Après toute cette galère quelqu’un vient nettoyer rapidement le sol enlevant les dernière trace du drame, puis la soirée continue comme s’il ne c’était rien passé. Les lumières deviennent plus douces, la musique plus lente. Alex me propose une danse, et j’accepte. Juste une. Mon cœur bat fort. Son bras autour de ma taille est chaud, rassurant. Je ne recule pas. Je ne doute plus. Je le laisse me guider, simplement. Sans peur. Alors que nous glissons lentement sur la piste, je jette un coup d’œil en direction de l’endroit où Sarah est tombée plus tôt. Elle n’est plus là, et un silence plane un instant dans mon esprit.

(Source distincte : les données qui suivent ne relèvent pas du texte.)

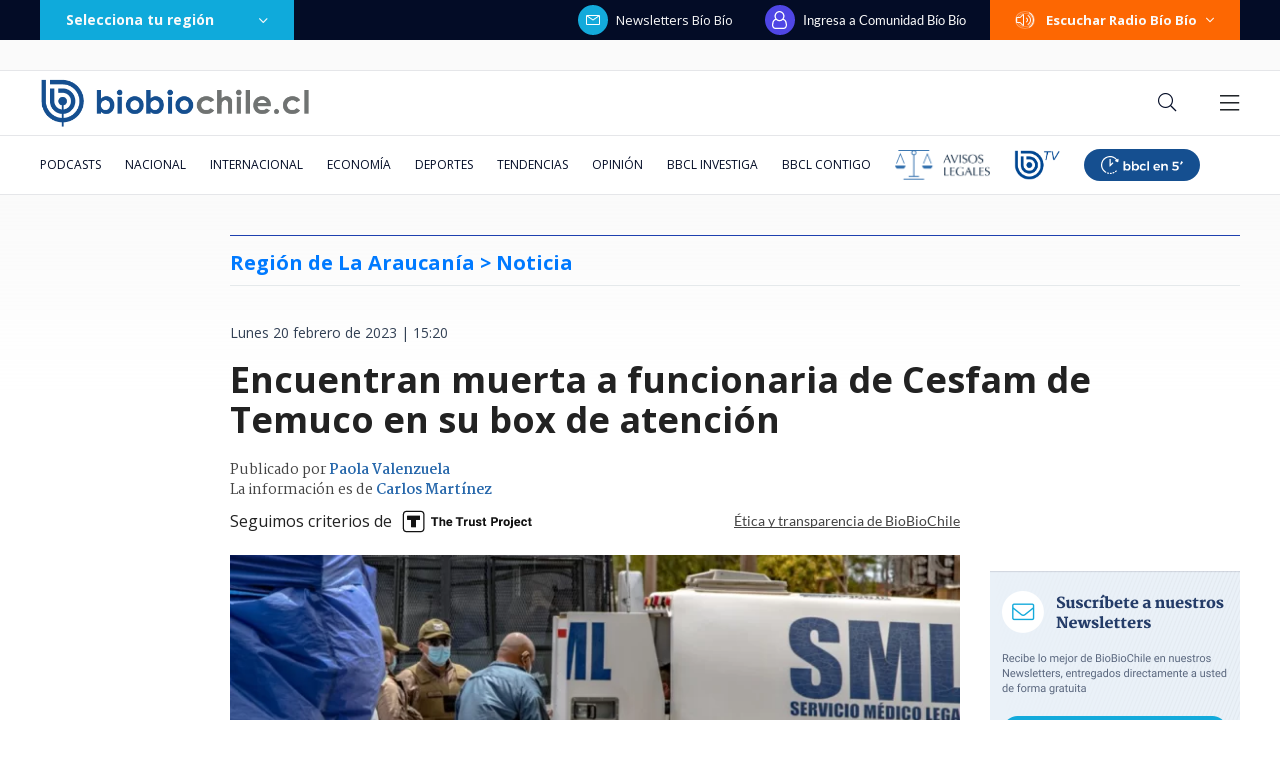

--- FILE ---
content_type: text/html; charset=utf-8
request_url: https://realtime.bbcl.cl/hit/?t=1769012741305&url=https%3A%2F%2Fwww.biobiochile.cl%2Fnoticias%2Fnacional%2Fregion-de-la-araucania%2F2023%2F02%2F20%2Fencuentran-muerta-a-funcionaria-de-cesfam-de-temuco-en-su-box-de-atencion.shtml&property=01G1KMVDSGMWCR31GWZX0VBJBY&referrer=
body_size: -15
content:
01KFGP0J95DBJYNNERBKS1150K.9htxAEzbLlLFnR7R5bL981/iSKQAkGZ/bhEvxdBAP2E=

--- FILE ---
content_type: text/html; charset=utf-8
request_url: https://www.google.com/recaptcha/api2/aframe
body_size: 266
content:
<!DOCTYPE HTML><html><head><meta http-equiv="content-type" content="text/html; charset=UTF-8"></head><body><script nonce="709bcnFbQS0ksH8BWqSpoQ">/** Anti-fraud and anti-abuse applications only. See google.com/recaptcha */ try{var clients={'sodar':'https://pagead2.googlesyndication.com/pagead/sodar?'};window.addEventListener("message",function(a){try{if(a.source===window.parent){var b=JSON.parse(a.data);var c=clients[b['id']];if(c){var d=document.createElement('img');d.src=c+b['params']+'&rc='+(localStorage.getItem("rc::a")?sessionStorage.getItem("rc::b"):"");window.document.body.appendChild(d);sessionStorage.setItem("rc::e",parseInt(sessionStorage.getItem("rc::e")||0)+1);localStorage.setItem("rc::h",'1769012756019');}}}catch(b){}});window.parent.postMessage("_grecaptcha_ready", "*");}catch(b){}</script></body></html>

--- FILE ---
content_type: application/javascript
request_url: https://www.biobiochile.cl/static/realtime/realtime-nacional.js?t=1769012751222&callback=BBCL_Realtime
body_size: 1156
content:
/*2026-01-21 16:25:06*/ BBCL_Realtime([{"id":6703600,"titulo":"Cat\u00e1strofe anticipada: el \"polvor\u00edn\" de 4 mil hect\u00e1reas en Gran Concepci\u00f3n del que nadie se hizo cargo","url":"https:\/\/www.biobiochile.cl\/especial\/bbcl-investiga\/noticias\/reportajes\/2026\/01\/21\/catastrofe-anticipada-el-polvorin-de-4-mil-hectareas-en-gran-concepcion-del-que-nadie-se-hizo-cargo.shtml","imagen":"2026\/01\/incendio-forestal-advertencias-corma.png","video_rudo_destacado":"","categoria":"nacional","en_vivo":false,"visitas":428},{"id":6705621,"titulo":"\"Lamentamos el desenlace\": Pedro, Juan y Diego y helader\u00eda que us\u00f3 marca Savory ir\u00e1n a quiebra","url":"https:\/\/www.biobiochile.cl\/noticias\/economia\/negocios-y-empresas\/2026\/01\/20\/lamentamos-el-desenlace-pedro-juan-y-diego-y-heladeria-que-uso-marca-savory-iran-a-quiebra.shtml","imagen":"2026\/01\/lamentamos-el-desenlace__-pedro-juan-diego-y-heladeria-que-uso-marca-savory-iran-a-quiebra.jpg","video_rudo_destacado":"","categoria":"nacional","en_vivo":false,"visitas":336},{"id":6706172,"titulo":"Sector minero lanza dardo contra Kast por dejar a ingeniero agr\u00f3nomo a cargo de Ministerio de Miner\u00eda","url":"https:\/\/www.biobiochile.cl\/noticias\/economia\/actualidad-economica\/2026\/01\/21\/sector-minero-lanza-dardo-contra-kast-por-dejar-a-un-agronomo-a-cargo-del-ministerio-de-mineria.shtml","imagen":"2026\/01\/mineria-kast-biministro.jpg","video_rudo_destacado":"","categoria":"nacional","en_vivo":false,"visitas":239},{"id":6705983,"titulo":"Presidente electo Jos\u00e9 Antonio Kast presenta su gabinete: revisa aqu\u00ed el listado de futuros ministros","url":"https:\/\/www.biobiochile.cl\/noticias\/nacional\/chile\/2026\/01\/20\/presidente-electo-jose-antonio-kast-presenta-a-su-gabinete-sigue-aqui-la-transmision-en-vivo.shtml","imagen":"2026\/01\/a-1-por-kast-presenta-a-su-gabinete-ministros.png","video_rudo_destacado":"","categoria":"nacional","en_vivo":false,"visitas":223},{"id":6706154,"titulo":"Megaincendio: Carabineros confirma denuncias por hallazgo de contenedores con bencina en rutas","url":"https:\/\/www.biobiochile.cl\/noticias\/nacional\/region-del-bio-bio\/2026\/01\/21\/megaincendio-carabineros-confirma-denuncias-por-hallazgo-de-contenedores-con-bencina-en-rutas.shtml","imagen":"2026\/01\/megaincendio.png","video_rudo_destacado":"","categoria":"nacional","en_vivo":false,"visitas":201},{"id":6706096,"titulo":"Senado vuelve a dar portazo a normas de \"amarre\" y despacha a tercer tr\u00e1mite reajuste a sector p\u00fablico","url":"https:\/\/www.biobiochile.cl\/noticias\/nacional\/chile\/2026\/01\/21\/senado-vuelve-a-dar-portazo-a-normas-de-amarre-y-despacha-a-tercer-tramite-reajuste-a-sector-publico.shtml","imagen":"2026\/01\/cntxt-a-1-por-senado-rechaza-normas-amarre-y-reajuste-al-sector-publico-pasa-a-tercer-tramite.jpg","video_rudo_destacado":"","categoria":"nacional","en_vivo":false,"visitas":172},{"id":6704387,"titulo":"El FMI llama a \"resistir firmemente\" las amenazas a la independencia de los bancos centrales y la Fed","url":"https:\/\/www.biobiochile.cl\/noticias\/economia\/actualidad-economica\/2026\/01\/19\/el-fmi-llama-a-resistir-firmemente-las-amenazas-a-la-independencia-de-los-bancos-centrales-y-la-fed.shtml","imagen":"2026\/01\/el-fmi-llama-a-_resistir-firmemente_-las-amenazas-a-la-independencia-de-los-bancos-centrales-y-la-fed.jpg","video_rudo_destacado":"","categoria":"nacional","en_vivo":false,"visitas":112},{"id":6706537,"titulo":"Afiche permite descubrir minimarket que solo vend\u00eda droga en Pudahuel: hasta aceptaban tarjetas","url":"https:\/\/www.biobiochile.cl\/noticias\/nacional\/region-metropolitana\/2026\/01\/21\/afiche-permite-descubrir-minimarket-que-solo-vendia-droga-en-pudahuel-hasta-aceptaban-tarjetas.shtml","imagen":"2026\/01\/hallan-punto-de-venta-de-drogas-en-pudahuel_-rina-y-afiche-con-precios-delataron-el-lugar-ilicito.png","video_rudo_destacado":"","categoria":"nacional","en_vivo":false,"visitas":103},{"id":6706443,"titulo":"Kaiser acusa falta de \"fuerza\" del futuro Ejecutivo y tacha de \"inaceptable\" que respalde el reajuste","url":"https:\/\/www.biobiochile.cl\/noticias\/nacional\/chile\/2026\/01\/21\/kaiser-acusa-falta-de-fuerza-del-futuro-ejecutivo-y-tacha-de-inaceptable-que-respalde-el-reajuste.shtml","imagen":"2026\/01\/kaiser-acusa-falta-de-fuerza-del-futuro-ejecutivo-y-tacha-de-inaceptable-que-respalde-el-reajuste-1.png","video_rudo_destacado":"","categoria":"nacional","en_vivo":false,"visitas":98},{"id":6706286,"titulo":"OPINI\u00d3N | Canutofobia en el debate pol\u00edtico chileno: como si la fe fuera una inhabilidad civil","url":"https:\/\/www.biobiochile.cl\/noticias\/opinion\/columnas-bbcl\/2026\/01\/21\/canutofobia-en-el-debate-politico-chileno-como-si-la-fe-fuera-una-inhabilidad-civil.shtml","imagen":"2026\/01\/canutofobia-en-el-debate-politico-chileno-como-si-la-fe-fuera-una-inhabilidad-civil.png","video_rudo_destacado":"","categoria":"nacional","en_vivo":false,"visitas":90}])

--- FILE ---
content_type: application/javascript; charset=utf-8
request_url: https://fundingchoicesmessages.google.com/f/AGSKWxX3-DsoMgvYUe7I9P2n3kDwVgpNAKV3nHDk5FkcdDRdE18ny0T979hPzJ2wHU0YcKoICbAuBhn6yhD30AphVx9MwV_r3ic4OpRFjiJR1s1e83RcmAidqJiVPql7hFjfkcQHBjiSyfVGk-HDRFkAJz0h8p8UByVQFH-oHKMJlh0L_GMSUHJG05xCp0-0/_/custom11x5ad.-ads-728x/300x250b./virtuagirl3./carouselads.
body_size: -1290
content:
window['5edbf1eb-39df-4538-a2a8-c5e8f2209c6e'] = true;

— J'ai quand même un peu de peine pour elle, je souffle.

Alex me regarde, sans se moquer ni minimiser, il hoche doucement la tête.

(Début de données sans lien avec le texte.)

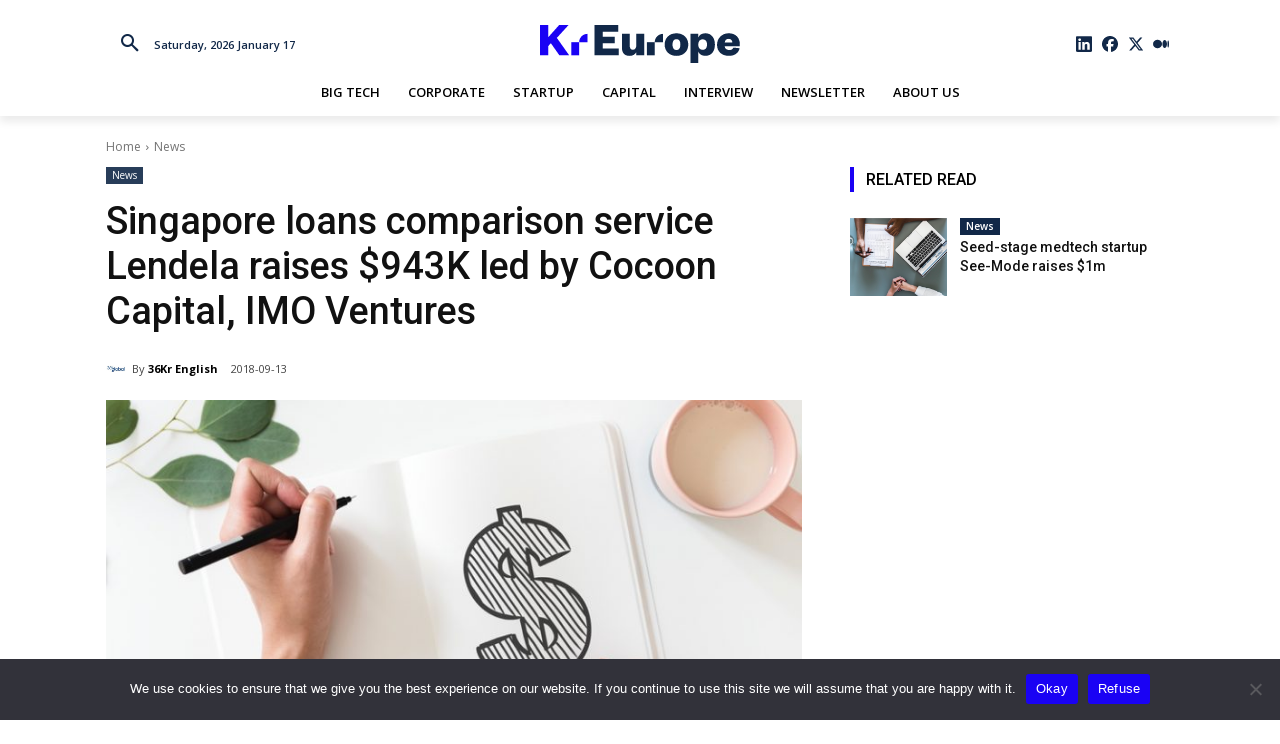

--- FILE ---
content_type: text/html; charset=UTF-8
request_url: https://www.kr-europe.com/wp-admin/admin-ajax.php?td_theme_name=Newspaper&v=12.6.5
body_size: 33
content:
{"14930":623}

— C'est une fille paumée. Elle joue un rôle, comme beaucoup. Mais elle s'en sortira, un jour. Il suffit qu'elle trouve quelqu'un qui l'aime vraiment.

Il marque une pause, puis ajoute, plus bas :

— Comme moi, quand je t'ai trouvée.

Je baisse les yeux, le cœur serré par une tendresse douce. Cette fois, je ne me cache pas. J'accepte ce qu'il me donne. Ce qu'on construit. Je sens sa main dans mon dos, juste assez présente pour me rappeler qu’il est là et je me surprends à penser que je pourrais m’y habituer. La lumière des guirlandes se reflète dans ses yeux, et pendant un instant, je ne vois plus le garçon qui m’a blessée, seulement celui que j’aime.

— Merci d’avoir dit oui, murmure-t-il.

— T’avise pas de marcher sur mes pieds, c’est tout.

Il rit, un vrai rire, et je souris aussi.

Ce n’est pas encore une fin heureuse. Mais c’est une avancée. Un pas de plus vers demain.